An orthographic projection map is a map projection of cartography. Like the stereographic projection and gnomonic projection, orthographic projection is a perspective (or azimuthal) projection, in which the sphere is projected onto a tangent plane or secant plane. The point of perspective for the orthographic projection is at infinite distance. It depicts a hemisphere of the globe as it appears from outer space, where the horizon is a great circle. The shapes and areas are distorted, particularly near the edges.

The orthographic projection has been known since antiquity, with its cartographic uses being well documented.
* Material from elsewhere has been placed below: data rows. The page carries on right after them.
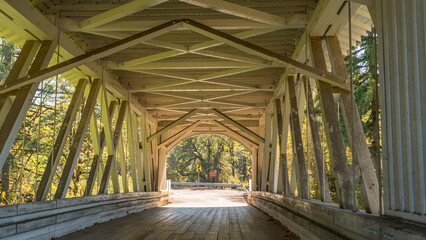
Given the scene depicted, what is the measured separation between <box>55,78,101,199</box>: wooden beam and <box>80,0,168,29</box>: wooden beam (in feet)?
5.62

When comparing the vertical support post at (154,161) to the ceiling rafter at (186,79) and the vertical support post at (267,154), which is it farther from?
the ceiling rafter at (186,79)

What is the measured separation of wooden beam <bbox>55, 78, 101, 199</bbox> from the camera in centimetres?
613

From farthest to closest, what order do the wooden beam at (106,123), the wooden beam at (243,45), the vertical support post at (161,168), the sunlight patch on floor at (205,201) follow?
the vertical support post at (161,168) < the sunlight patch on floor at (205,201) < the wooden beam at (106,123) < the wooden beam at (243,45)

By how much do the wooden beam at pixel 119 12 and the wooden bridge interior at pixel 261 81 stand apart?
1cm

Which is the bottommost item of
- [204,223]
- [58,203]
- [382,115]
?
[204,223]

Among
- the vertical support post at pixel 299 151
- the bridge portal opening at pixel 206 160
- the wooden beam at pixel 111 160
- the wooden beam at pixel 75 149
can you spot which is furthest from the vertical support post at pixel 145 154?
the bridge portal opening at pixel 206 160

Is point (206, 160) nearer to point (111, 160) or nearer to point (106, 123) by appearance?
point (111, 160)

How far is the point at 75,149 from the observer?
6.67 m

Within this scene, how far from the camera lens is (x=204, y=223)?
22.6ft

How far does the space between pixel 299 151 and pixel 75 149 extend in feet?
11.4

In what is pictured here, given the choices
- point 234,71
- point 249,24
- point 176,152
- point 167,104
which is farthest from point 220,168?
point 249,24

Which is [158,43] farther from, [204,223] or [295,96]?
[204,223]

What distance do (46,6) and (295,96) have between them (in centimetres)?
417

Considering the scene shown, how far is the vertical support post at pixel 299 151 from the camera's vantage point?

Hipparchus used the projection in the 2nd century BC to determine the places of star-rise and star-set. In about 14 BC, Roman engineer Marcus Vitruvius Pollio used the projection to construct sundials and to compute sun positions.

Vitruvius also seems to have devised the term orthographic – from the Greek orthos ("straight") and graphē ("drawing") – for the projection. However, the name analemma, which also meant a sundial showing latitude and longitude, was the common name until François d'Aguilon of Antwerp promoted its present name in 1613.

The earliest surviving maps on the projection appear as woodcut drawings of terrestrial globes of 1509 (anonymous), 1533 and 1551 (Johannes Schöner), and 1524 and 1551 (Apian).